(Dataset entries)
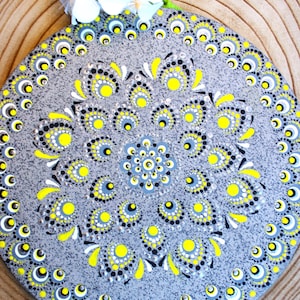 Puede incluir: Una piedra decorativa redonda pintada a mano con un diseño de mandala. La piedra gris presenta un patrón de puntos y formas florales amarillas, negras y blancas. La piedra está colocada sobre una superficie de madera y adornada con flores blancas.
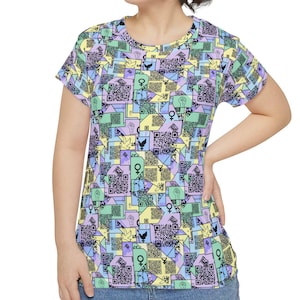 Puede incluir: Una camiseta de manga corta con un colorido estampado geométrico. El diseño presenta una mezcla de colores pastel, incluyendo amarillo, verde y morado, con códigos QR y otros símbolos. La camiseta se lleva con vaqueros azules.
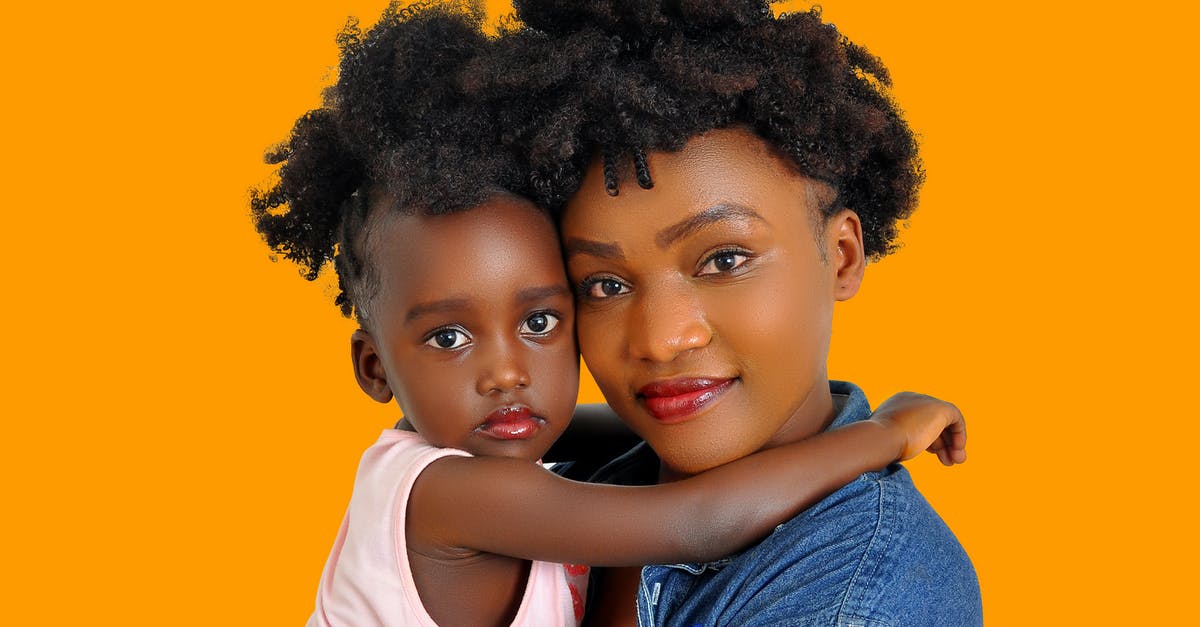 Why don't Marty's parents ever mention how similar he looks to the Marty of 1955? - Young African American female holding little girl on hands looking tenderly at camera on orange background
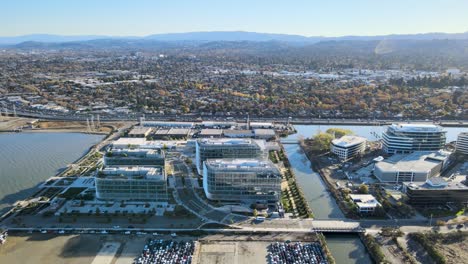 Stunning-drone-shot-over-Meta-Reality-Labs,-capturing-the-synergy-between-innovative-architecture-and-the-natural-landscape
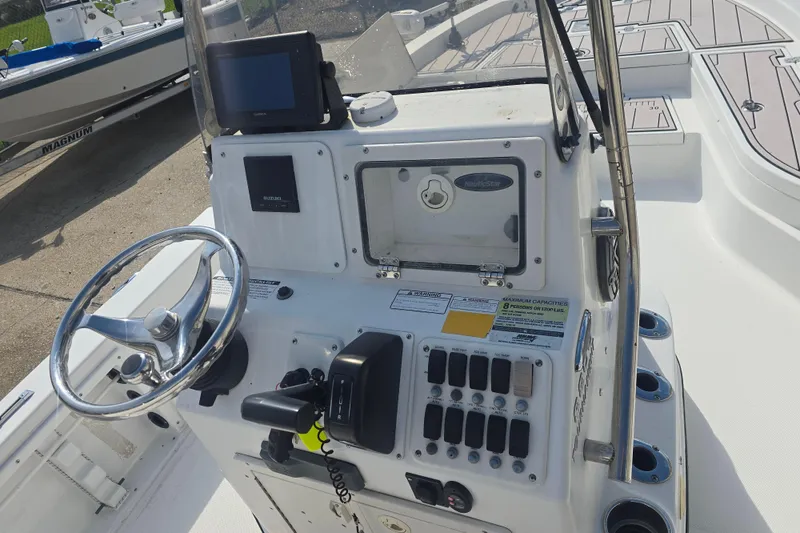 Slide: The Image of 2009 NauticStar 2200 Nautic Bay boat console with steering wheel and control panel. - 7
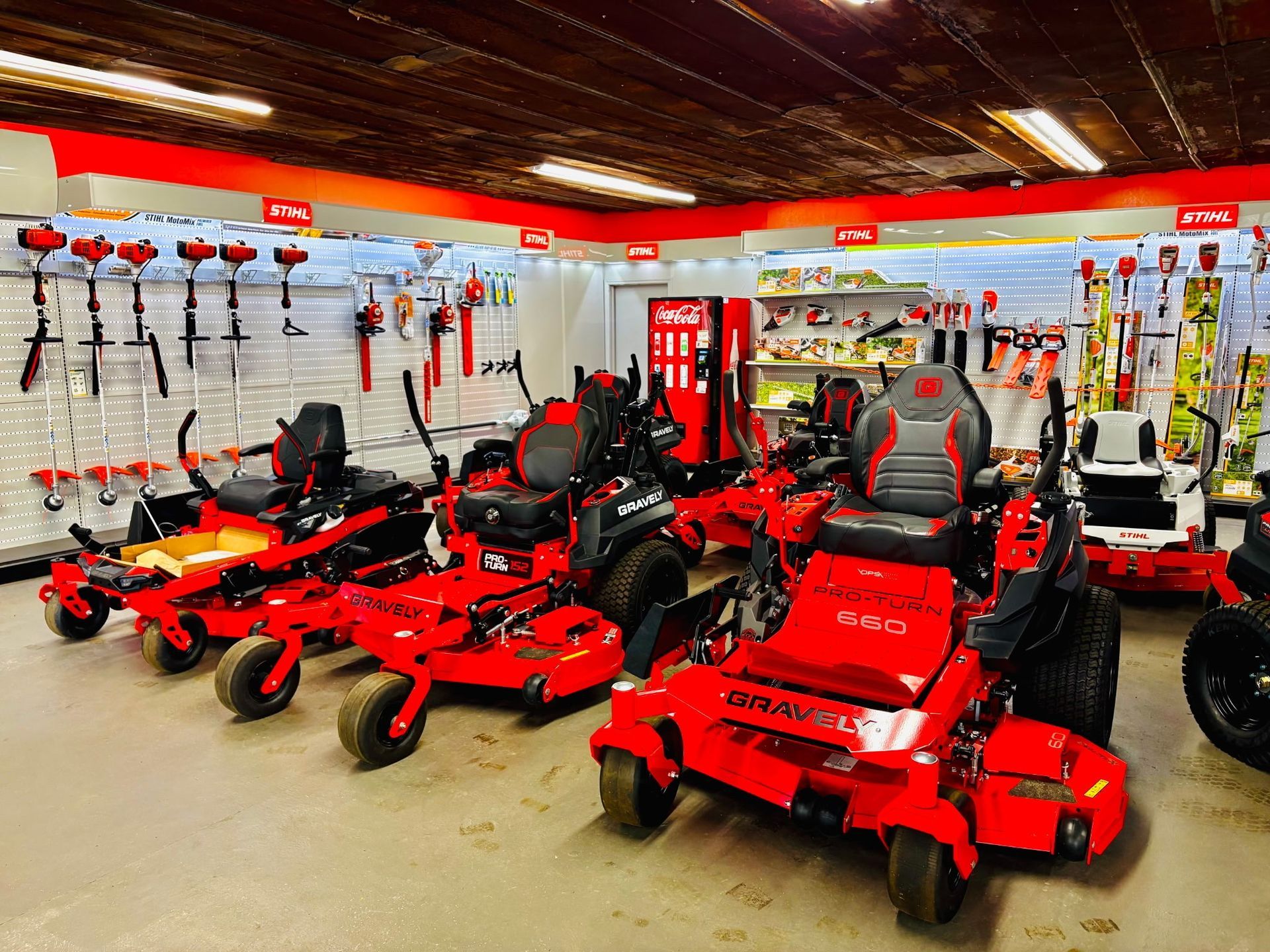 Lawn tools displayed on green grass, including trimmers, blowers, and pole saws.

(Problem statement)
Can you give all six lines again with "piedra" renamed to "roca" everywhere it appears, changing nothing else and leaving the pictures out?

(Output of the task)
 Puede incluir: Una roca decorativa redonda pintada a mano con un diseño de mandala. La roca gris presenta un patrón de puntos y formas florales amarillas, negras y blancas. La roca está colocada sobre una superficie de madera y adornada con flores blancas.
 Puede incluir: Una camiseta de manga corta con un colorido estampado geométrico. El diseño presenta una mezcla de colores pastel, incluyendo amarillo, verde y morado, con códigos QR y otros símbolos. La camiseta se lleva con vaqueros azules.
 Why don't Marty's parents ever mention how similar he looks to the Marty of 1955? - Young African American female holding little girl on hands looking tenderly at camera on orange background
 Stunning-drone-shot-over-Meta-Reality-Labs,-capturing-the-synergy-between-innovative-architecture-and-the-natural-landscape
 Slide: The Image of 2009 NauticStar 2200 Nautic Bay boat console with steering wheel and control panel. - 7
 Lawn tools displayed on green grass, including trimmers, blowers, and pole saws.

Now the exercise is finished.